James Webb Telescope. La prima volta 70 anni fa a Bologna
Il 25 dicembre 2021, dopo un rinvio, è partito James Webb, il telescopio spaziale a raggi infrarossi che dovrà scandagliare l’universo. Lanciato dalla base di Arianespace a Kourou, nella Guiana Francese e trasportato in orbita solare da un razzo Ariane 5 che ha rilasciato il telescopio dopo 27 minuti di volo.
Ha raggiunto il suo punto di osservazione a 1,5 milioni di chilometri dalla terra, dopo circa un mese. L’annuncio della Nasa, ripreso dall’Ansa, del 24 gennaio 2022, informa che Webb si trova ora nella zona chiamata “secondo punto di Lagrange (L2), dove l’influenza della Terra, della Luna e del Sole si equilibrano.
James Webb – frutto della collaborazione tra la Nasa, l’Agenzia spaziale europea (Esa) e l’Agenzia spaziale canadese (Csa) – è il primo telescopio orbitale con uno specchio a tasselli, una tecnologia sviluppata per la prima volta dall’astronomo Guido Horn d’Arturo, presso l’Osservatorio Astronomico di Bologna. Il prototipo completato nel 1952, è oggi custodito ed esposto presso il Museo della Specola nella sede storica del Dipartimento di Astronomia dell’Università di Bologna, insieme alle 17mila lastre fotografiche che testimoniano le migliaia di osservazioni astronomiche che portarono alla realizzazione dello strumento.
Il grande specchio di James Webb, infatti, ha un diametro di 6,5 metri ed è formato da 18 tasselli esagonali che, uniti fra loro come un mosaico, ricompongono la superficie riflettente.
Una “soluzione modulare” questo mosaico di Webb che “permette di trasportare nello spazio, ripiegandola su se stessa una struttura imponente – spiega la ricercatrice d’Astronomia Paola Focardi, dal sito unibo.it – grazie a un’idea nata nel 1931, quando fu annunciato il progetto di un telescopio sul monte Palomar, in California, il cui specchio sarebbe stato il più grande del mondo, composto da un pezzo unico con un diametro di 5 metri”.
Guido Horn d’Arturo – astronomo triestino, direttore dal 1921 l’Osservatorio Astronomico di Bologna (oggi sede del Museo Specola) – ebbe subito l’intenzione di superare il modello Palomar e pensò di riuscirci ipotizzando e, poi, realizzando per la prima volta, il sistema modulare: ossia una serie di piccoli specchi che unendosi formassero una struttura completa capace di riflettere in un’unica immagine ciascuna stella.

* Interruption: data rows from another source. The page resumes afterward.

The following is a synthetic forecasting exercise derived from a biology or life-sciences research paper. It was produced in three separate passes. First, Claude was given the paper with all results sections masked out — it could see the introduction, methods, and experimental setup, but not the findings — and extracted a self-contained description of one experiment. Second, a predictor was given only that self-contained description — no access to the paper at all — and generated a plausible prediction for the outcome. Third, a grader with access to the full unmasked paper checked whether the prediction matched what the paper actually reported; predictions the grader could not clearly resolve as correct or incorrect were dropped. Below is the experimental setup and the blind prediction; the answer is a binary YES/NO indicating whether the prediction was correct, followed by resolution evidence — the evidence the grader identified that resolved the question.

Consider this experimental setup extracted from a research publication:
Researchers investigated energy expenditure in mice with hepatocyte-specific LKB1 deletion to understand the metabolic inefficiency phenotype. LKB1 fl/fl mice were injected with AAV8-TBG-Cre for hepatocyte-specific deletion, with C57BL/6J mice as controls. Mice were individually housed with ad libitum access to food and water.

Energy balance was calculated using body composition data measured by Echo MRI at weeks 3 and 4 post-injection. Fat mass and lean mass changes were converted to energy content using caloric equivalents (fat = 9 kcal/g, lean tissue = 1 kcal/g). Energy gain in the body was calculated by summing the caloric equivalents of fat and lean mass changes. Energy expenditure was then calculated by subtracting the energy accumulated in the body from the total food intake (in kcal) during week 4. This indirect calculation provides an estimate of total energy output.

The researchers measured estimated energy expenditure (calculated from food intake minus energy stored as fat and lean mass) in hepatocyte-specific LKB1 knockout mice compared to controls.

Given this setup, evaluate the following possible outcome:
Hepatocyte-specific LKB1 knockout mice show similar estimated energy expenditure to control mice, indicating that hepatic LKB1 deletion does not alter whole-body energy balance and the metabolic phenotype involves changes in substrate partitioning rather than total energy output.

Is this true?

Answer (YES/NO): NO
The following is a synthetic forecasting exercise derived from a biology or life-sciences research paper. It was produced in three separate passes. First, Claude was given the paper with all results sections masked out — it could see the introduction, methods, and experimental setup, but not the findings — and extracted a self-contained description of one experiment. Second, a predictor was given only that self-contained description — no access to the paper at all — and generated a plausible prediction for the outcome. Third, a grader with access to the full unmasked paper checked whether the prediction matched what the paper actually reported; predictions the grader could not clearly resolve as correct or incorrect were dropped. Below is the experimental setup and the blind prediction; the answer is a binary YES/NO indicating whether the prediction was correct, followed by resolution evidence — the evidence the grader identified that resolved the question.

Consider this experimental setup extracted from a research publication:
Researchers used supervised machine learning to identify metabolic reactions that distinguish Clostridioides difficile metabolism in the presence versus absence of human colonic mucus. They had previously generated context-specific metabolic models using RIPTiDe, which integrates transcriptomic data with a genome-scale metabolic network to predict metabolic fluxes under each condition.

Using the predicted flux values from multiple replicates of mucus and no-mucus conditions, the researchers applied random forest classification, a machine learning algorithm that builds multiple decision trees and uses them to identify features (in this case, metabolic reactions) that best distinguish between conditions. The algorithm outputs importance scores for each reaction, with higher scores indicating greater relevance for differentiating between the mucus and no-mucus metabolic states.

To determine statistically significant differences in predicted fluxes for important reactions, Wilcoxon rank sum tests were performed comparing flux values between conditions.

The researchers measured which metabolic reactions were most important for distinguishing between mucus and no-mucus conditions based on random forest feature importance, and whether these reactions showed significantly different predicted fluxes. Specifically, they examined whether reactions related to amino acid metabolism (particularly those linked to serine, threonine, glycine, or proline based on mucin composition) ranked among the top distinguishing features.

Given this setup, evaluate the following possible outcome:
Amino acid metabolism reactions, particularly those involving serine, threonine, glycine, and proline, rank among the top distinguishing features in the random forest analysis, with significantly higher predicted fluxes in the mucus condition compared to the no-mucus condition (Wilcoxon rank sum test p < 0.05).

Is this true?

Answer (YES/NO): NO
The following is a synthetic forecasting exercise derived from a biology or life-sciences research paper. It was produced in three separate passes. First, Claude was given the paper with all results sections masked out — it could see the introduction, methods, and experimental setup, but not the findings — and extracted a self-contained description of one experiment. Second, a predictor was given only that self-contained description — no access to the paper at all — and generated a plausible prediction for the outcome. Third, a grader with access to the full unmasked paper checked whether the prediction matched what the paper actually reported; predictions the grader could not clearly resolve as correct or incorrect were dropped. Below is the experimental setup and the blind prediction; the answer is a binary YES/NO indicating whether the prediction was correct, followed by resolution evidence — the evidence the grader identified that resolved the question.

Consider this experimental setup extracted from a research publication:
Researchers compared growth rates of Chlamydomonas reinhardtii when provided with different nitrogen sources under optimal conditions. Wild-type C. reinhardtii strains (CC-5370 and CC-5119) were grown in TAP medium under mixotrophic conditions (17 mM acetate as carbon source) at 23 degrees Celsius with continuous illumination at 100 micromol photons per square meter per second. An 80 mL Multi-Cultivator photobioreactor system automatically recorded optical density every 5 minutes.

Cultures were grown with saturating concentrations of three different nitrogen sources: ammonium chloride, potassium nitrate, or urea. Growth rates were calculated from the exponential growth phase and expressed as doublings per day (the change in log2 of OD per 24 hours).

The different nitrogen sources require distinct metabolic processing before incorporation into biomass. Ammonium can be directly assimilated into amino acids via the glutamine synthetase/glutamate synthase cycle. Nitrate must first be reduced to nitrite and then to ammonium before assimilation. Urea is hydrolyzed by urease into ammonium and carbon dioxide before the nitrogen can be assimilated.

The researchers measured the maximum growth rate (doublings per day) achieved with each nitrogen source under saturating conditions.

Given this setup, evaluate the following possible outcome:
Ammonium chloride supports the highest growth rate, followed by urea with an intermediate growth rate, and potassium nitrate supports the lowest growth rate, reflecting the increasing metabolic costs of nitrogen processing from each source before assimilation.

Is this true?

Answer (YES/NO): NO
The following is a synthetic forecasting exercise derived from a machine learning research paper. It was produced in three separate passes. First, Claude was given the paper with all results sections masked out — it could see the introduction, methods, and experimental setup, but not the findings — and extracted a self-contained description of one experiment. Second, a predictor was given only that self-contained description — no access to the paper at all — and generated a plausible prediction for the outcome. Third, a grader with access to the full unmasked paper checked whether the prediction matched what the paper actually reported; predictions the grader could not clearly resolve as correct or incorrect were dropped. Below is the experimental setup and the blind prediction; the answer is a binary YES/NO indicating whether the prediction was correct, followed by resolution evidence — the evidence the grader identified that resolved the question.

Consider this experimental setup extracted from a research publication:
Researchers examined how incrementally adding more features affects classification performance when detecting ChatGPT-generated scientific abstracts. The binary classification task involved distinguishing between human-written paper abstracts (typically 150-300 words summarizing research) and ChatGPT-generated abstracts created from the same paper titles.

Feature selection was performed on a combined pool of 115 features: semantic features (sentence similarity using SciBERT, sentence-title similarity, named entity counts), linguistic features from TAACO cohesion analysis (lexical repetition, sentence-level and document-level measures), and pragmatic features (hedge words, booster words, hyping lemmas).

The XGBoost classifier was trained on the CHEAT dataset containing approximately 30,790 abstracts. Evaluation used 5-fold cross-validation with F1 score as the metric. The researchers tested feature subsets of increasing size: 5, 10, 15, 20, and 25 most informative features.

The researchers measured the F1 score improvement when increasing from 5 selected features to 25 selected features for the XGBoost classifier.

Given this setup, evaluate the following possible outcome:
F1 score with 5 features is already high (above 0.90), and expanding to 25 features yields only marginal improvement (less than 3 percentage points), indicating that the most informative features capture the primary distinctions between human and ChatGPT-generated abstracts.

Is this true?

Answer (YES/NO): NO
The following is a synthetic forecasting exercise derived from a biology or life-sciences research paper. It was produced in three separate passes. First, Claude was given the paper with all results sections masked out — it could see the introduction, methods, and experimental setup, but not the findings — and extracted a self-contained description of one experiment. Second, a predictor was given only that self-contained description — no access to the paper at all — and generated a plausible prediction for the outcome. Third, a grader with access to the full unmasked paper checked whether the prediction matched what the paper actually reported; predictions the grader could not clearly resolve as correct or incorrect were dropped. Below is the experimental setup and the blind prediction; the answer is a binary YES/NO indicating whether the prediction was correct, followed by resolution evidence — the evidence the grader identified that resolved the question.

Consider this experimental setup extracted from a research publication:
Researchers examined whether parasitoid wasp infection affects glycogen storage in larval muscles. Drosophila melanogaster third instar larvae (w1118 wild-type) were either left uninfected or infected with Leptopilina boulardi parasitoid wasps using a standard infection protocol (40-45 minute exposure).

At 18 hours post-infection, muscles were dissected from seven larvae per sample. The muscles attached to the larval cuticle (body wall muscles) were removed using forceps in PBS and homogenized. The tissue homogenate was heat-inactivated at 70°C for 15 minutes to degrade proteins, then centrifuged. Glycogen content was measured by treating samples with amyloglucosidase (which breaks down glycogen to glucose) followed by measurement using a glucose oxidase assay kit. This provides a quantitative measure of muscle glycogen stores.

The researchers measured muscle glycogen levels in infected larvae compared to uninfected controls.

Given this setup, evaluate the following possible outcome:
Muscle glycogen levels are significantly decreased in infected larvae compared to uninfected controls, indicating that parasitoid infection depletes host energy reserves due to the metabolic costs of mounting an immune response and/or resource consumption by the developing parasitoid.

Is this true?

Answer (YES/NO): YES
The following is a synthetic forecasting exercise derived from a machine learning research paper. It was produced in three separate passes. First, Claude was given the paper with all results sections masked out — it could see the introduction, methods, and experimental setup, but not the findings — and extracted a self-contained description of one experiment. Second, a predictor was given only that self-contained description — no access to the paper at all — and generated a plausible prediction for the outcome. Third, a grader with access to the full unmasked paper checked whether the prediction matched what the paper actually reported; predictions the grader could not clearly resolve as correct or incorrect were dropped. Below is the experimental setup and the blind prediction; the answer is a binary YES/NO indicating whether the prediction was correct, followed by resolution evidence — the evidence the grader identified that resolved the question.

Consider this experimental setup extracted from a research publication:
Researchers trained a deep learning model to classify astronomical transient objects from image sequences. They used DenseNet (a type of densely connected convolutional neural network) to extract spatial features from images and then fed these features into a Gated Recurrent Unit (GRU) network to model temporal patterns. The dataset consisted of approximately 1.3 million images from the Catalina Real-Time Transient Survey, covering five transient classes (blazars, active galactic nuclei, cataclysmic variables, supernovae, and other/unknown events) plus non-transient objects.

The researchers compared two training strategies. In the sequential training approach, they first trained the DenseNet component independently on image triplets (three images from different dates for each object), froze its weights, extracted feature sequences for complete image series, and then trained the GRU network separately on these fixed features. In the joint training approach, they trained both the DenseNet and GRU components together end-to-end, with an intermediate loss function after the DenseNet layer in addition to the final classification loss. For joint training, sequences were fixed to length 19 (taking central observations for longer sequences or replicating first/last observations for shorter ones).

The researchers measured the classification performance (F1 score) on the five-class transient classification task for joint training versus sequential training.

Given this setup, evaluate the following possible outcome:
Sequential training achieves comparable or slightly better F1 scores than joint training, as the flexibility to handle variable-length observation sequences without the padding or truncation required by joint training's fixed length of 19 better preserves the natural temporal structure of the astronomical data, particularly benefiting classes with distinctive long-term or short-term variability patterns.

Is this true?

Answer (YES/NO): NO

“Non fu un’impresa facile. Oltre alle tante difficoltà pratiche e alle incomprensioni della comunità scientifica dell’epoca, il progetto fu fermato bruscamente anche dalle leggi razziali, che costrinsero il professore ebreo, Guido Horn d’Arturo, ad allontanarsi dall’università (“dispensato dal servizio”) dal 1938 al 1945. L’impresa fu completata solo nel 1952”.
Quel prototipo che a giorni avrà 70 anni è servito a costruire James Webb i cui 18 tasselli esagonali “sono stati ripiegati per entrare nel razzo Ariane 5, ma due settimane dopo il lancio, una volta in orbita, il telescopio comincerà a prendere forma. Dopo che saranno stati spiegati i diversi strati dello scudo termico, i tasselli si apriranno e si congiungeranno per ricomporre la struttura finale”.
Il precedente telescopio orbitale, Hubble Space Telescope, nello spazio dal 1990, ha un pezzo unico per specchio del diametro di 2,4 metri e osserva l’universo da 400 chilometri di distanza dalla Terra. Il mosaico di Webb del calibro di ben 6,5 metri e con la sua capacità di orbitare a oltre 1,5 milioni di chilometri dal nostro pianeta, potrebbe portarci a conoscenze finora inaudite, svelandoci l’universo profondo.